Look - I'm genuinely pleased that you've managed to set up your mail servers so they automatically trap a live virus - excellent, well done!

In fact my pleasure is not unlike that of a proud father whose offspring has just managed his/her first poo into the potty instead of all over the floor. But my pleasure has waned as you continue to tell me about it - repeatedly.

So, let's establish a couple of facts...

1. Here at "Visible Form" we do NOT send out infected emails - ever. We have NEVER done so, and will do our utmost in the future to ensure that this remains the case. Like you, we run up-to-date virus checkers on incoming and outgoing, we have a hardware firewall, and our mail server ISP does NOT have an open relay - in fact we can only send email via this ISP if we connect directly to their system. The ISP we use for our day-to-day connection will only allow us to use their mail servers and 'spoof' our own FROM address if we've already asked for (and got) permission, which includes providing evidence that we own the domains in question.

2. Most viruses spoof the FROM email address.

Do I really need to explain to you that this means the virus-containing email DID NOT come from the FROM address? You do know this, don't you?

You do KNOW this?

DO YOU KNOW THIS??

These are facts - read them slowly and repeatedly until they sink in.

Write this in big letters and put it up on the wall: "most VIRUS emails SPOOF the FROM address".

I am pleased you've pooed in your potty - sorry, trapped a live virus - but it was not sent from here, and I do not need to know about it. I especially do not need to know about it several hundred, even thousand, times.

You see, what has happened here is that the virus is no longer the problem - we can all trap those if we have a mind to ...the real problem is YOU - for every virus your systems detect you automatically generate a reply to the email FROM address - unfortunately you've gone back to pooing on the floor and making a mess everywhere.

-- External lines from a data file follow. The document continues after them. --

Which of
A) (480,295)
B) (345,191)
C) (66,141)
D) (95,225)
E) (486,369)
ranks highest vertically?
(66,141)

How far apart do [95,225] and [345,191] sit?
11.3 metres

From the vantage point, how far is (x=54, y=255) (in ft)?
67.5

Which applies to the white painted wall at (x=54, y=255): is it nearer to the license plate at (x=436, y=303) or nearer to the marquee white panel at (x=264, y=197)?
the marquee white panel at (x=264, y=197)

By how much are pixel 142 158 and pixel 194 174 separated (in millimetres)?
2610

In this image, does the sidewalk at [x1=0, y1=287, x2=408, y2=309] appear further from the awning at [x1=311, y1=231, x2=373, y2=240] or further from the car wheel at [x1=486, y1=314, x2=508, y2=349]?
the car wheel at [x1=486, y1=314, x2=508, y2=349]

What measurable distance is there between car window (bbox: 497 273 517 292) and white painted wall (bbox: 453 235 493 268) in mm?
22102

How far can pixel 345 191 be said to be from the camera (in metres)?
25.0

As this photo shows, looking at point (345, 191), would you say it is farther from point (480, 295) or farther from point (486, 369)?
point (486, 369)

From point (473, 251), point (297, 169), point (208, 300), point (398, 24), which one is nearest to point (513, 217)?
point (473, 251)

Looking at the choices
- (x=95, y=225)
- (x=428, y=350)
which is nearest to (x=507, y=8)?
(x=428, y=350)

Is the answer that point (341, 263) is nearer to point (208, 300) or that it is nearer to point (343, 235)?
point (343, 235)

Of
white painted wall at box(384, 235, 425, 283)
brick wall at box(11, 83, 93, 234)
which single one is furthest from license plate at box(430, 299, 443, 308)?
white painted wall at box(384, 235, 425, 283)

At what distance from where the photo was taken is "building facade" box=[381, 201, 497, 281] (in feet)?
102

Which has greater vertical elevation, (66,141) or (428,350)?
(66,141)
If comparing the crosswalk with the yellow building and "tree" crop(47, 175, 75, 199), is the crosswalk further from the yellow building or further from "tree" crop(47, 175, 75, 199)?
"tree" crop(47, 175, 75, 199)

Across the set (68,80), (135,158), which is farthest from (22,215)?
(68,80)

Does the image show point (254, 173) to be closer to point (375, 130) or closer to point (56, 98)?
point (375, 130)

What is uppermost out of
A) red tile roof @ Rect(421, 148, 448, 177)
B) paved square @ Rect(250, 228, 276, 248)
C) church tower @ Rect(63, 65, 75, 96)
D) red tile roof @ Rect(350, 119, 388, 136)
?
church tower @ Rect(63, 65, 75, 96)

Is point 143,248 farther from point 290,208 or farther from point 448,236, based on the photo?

Your action in allowing this state of affairs to continue does absolutely nothing to resolve the real underlying issue of people with unprotected computers, and the virus-writers themselves - instead it is creating its own new problem which has every chance of bringing the internet to a grinding halt in the not-too-distant future.

If you do nothing else today, go now and switch off your auto-response to virus emails. Do it now - never mind Mrs Miggins in Accounts whose macros are not working - switch off the auto-response now ...do it ...NOW!

If all of this fails to move you, or causes a "whatever", let me put it another way...

Fact 1: You are causing me a denial of service with your thousands of auto-response emails.

Fact 2: I know who you are - your auto-response emails identify you.

Fact 3: If you do not fix it, I will talk to your Chairman, MD, Chief Officer and make it very clear that YOU are the cause of this problem.

Go switch it off NOW and I'll put my darts away!